• [AIM OF THE TASK] Rewrite the entries from the line holding "As the scene" through the end of the entries, inclusive, replacing "nearer" with "closer" and keeping everything else the same.

Begin RECORDS PROVIDED

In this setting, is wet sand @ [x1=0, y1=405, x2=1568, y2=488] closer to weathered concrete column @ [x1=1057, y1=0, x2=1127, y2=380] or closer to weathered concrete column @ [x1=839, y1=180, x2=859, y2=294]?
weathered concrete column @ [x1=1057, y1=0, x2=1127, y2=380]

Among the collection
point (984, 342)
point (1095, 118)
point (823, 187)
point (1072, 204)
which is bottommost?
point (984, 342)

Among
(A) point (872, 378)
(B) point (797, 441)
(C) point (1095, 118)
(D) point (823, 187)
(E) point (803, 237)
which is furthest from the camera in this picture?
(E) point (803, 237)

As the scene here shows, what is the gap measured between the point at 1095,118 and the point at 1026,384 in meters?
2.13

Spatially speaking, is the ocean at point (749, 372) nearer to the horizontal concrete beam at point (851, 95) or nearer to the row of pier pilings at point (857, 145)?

End RECORDS PROVIDED

• [COMPLETE ANSWER]
As the scene here shows, what is the gap measured between the point at 1095,118 and the point at 1026,384 in meters?
2.13

Spatially speaking, is the ocean at point (749, 372) closer to the horizontal concrete beam at point (851, 95) or closer to the row of pier pilings at point (857, 145)?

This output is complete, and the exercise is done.